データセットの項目
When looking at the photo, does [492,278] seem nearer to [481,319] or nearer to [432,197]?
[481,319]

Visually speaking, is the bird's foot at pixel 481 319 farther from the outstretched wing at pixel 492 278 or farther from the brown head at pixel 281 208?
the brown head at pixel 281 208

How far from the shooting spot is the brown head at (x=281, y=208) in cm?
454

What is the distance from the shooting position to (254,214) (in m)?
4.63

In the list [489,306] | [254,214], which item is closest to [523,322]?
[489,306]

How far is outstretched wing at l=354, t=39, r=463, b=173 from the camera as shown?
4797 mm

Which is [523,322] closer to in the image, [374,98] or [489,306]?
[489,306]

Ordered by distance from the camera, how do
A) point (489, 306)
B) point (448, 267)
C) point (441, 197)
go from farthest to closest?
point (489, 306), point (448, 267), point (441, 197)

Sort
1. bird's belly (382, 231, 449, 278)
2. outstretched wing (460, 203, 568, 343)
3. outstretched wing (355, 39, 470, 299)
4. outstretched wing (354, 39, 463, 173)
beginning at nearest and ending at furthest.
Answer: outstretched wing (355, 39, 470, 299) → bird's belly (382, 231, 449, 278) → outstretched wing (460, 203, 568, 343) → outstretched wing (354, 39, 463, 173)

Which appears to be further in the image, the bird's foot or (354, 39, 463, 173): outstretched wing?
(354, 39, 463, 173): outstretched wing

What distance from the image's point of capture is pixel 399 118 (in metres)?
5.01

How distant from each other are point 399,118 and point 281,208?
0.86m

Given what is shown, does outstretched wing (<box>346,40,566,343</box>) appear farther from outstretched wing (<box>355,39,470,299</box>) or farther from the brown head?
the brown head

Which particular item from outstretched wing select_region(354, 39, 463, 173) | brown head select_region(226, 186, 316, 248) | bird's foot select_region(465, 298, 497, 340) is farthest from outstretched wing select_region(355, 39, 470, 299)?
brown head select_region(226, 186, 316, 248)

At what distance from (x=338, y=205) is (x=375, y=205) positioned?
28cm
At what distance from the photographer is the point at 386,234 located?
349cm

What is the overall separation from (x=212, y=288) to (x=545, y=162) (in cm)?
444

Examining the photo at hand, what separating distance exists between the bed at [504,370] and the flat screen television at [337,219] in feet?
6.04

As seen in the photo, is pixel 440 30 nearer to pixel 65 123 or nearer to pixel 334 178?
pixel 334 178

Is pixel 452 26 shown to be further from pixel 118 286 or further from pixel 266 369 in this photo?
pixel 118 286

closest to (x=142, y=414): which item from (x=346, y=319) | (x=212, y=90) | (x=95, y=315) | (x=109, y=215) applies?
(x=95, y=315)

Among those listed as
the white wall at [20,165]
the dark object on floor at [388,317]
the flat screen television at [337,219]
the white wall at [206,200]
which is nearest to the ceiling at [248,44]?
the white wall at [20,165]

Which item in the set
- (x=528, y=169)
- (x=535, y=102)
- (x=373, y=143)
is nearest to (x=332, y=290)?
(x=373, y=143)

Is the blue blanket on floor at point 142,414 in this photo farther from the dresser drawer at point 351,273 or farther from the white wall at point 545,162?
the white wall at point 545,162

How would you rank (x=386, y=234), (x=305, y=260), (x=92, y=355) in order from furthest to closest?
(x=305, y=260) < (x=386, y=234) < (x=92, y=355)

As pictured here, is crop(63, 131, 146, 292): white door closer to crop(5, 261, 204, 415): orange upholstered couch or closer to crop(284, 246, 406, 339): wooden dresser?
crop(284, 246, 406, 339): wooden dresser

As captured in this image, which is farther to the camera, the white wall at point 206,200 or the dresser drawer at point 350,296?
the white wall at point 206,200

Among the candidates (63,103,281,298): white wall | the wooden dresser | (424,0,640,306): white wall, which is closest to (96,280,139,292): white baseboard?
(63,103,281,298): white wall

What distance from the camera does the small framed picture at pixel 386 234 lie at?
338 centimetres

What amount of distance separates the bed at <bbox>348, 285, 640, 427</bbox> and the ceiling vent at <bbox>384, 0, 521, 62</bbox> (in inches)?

課題の目的: 上の項目をすべて、一字一句変えずに抜き出してください。

練習問題の解答:
When looking at the photo, does [492,278] seem nearer to [481,319] or nearer to [432,197]?
[481,319]

Visually speaking, is the bird's foot at pixel 481 319 farther from the outstretched wing at pixel 492 278 or farther from the brown head at pixel 281 208?
the brown head at pixel 281 208

How far from the shooting spot is the brown head at (x=281, y=208) in cm?
454

What is the distance from the shooting position to (254,214) (in m)?
4.63

In the list [489,306] | [254,214], which item is closest to [523,322]?
[489,306]

How far is outstretched wing at l=354, t=39, r=463, b=173 from the camera as shown?
4797 mm

Which is [523,322] closer to in the image, [374,98] or [489,306]?
[489,306]

Ordered by distance from the camera, how do
A) point (489, 306)
B) point (448, 267)
C) point (441, 197)
go from farthest to closest?
point (489, 306), point (448, 267), point (441, 197)

Sort
1. bird's belly (382, 231, 449, 278)
2. outstretched wing (460, 203, 568, 343)
3. outstretched wing (355, 39, 470, 299)
4. outstretched wing (354, 39, 463, 173)
beginning at nearest and ending at furthest.
Answer: outstretched wing (355, 39, 470, 299) → bird's belly (382, 231, 449, 278) → outstretched wing (460, 203, 568, 343) → outstretched wing (354, 39, 463, 173)

Which appears to be further in the image, the bird's foot or (354, 39, 463, 173): outstretched wing?
(354, 39, 463, 173): outstretched wing

What distance from the image's point of capture is pixel 399 118 (in metres)?
5.01

How distant from each other are point 399,118 and point 281,208?
0.86m

Given what is shown, does outstretched wing (<box>346,40,566,343</box>) appear farther from outstretched wing (<box>355,39,470,299</box>) or farther from the brown head?
the brown head

Which particular item from outstretched wing select_region(354, 39, 463, 173) | brown head select_region(226, 186, 316, 248) | bird's foot select_region(465, 298, 497, 340) is farthest from outstretched wing select_region(355, 39, 470, 299)?
brown head select_region(226, 186, 316, 248)

At what distance from (x=338, y=205) is (x=375, y=205) positioned?
28cm
At what distance from the photographer is the point at 386,234 located?
349cm

What is the overall separation from (x=212, y=288) to (x=545, y=162) (in cm)?
444

Examining the photo at hand, what separating distance exists between the bed at [504,370] and the flat screen television at [337,219] in feet?
6.04

As seen in the photo, is pixel 440 30 nearer to pixel 65 123 or nearer to pixel 334 178?
pixel 334 178

Is pixel 452 26 shown to be further from pixel 118 286 or further from pixel 266 369 in this photo?
pixel 118 286

closest to (x=142, y=414): which item from (x=346, y=319) | (x=212, y=90) | (x=95, y=315) | (x=109, y=215) applies?
(x=95, y=315)

Among those listed as
the white wall at [20,165]
the dark object on floor at [388,317]
the flat screen television at [337,219]
the white wall at [206,200]
which is nearest to the ceiling at [248,44]?
the white wall at [20,165]

Which item in the set
- (x=528, y=169)
- (x=535, y=102)
- (x=373, y=143)
is nearest to (x=332, y=290)?
(x=373, y=143)

Is the blue blanket on floor at point 142,414 in this photo farther from the dresser drawer at point 351,273 or farther from the white wall at point 545,162?
the white wall at point 545,162

How would you rank (x=386, y=234), (x=305, y=260), (x=92, y=355) in order from furthest to closest?
(x=305, y=260) < (x=386, y=234) < (x=92, y=355)

As pictured here, is crop(63, 131, 146, 292): white door closer to crop(5, 261, 204, 415): orange upholstered couch or closer to crop(284, 246, 406, 339): wooden dresser?
crop(284, 246, 406, 339): wooden dresser

As captured in this image, which is farther to the camera, the white wall at point 206,200 or the dresser drawer at point 350,296?
the white wall at point 206,200

Among the candidates (63,103,281,298): white wall | the wooden dresser | (424,0,640,306): white wall, which is closest to (96,280,139,292): white baseboard?
(63,103,281,298): white wall

What distance from the camera does the small framed picture at pixel 386 234 lie at?
338 centimetres

What amount of distance separates the bed at <bbox>348, 285, 640, 427</bbox> and the ceiling vent at <bbox>384, 0, 521, 62</bbox> (in inches)?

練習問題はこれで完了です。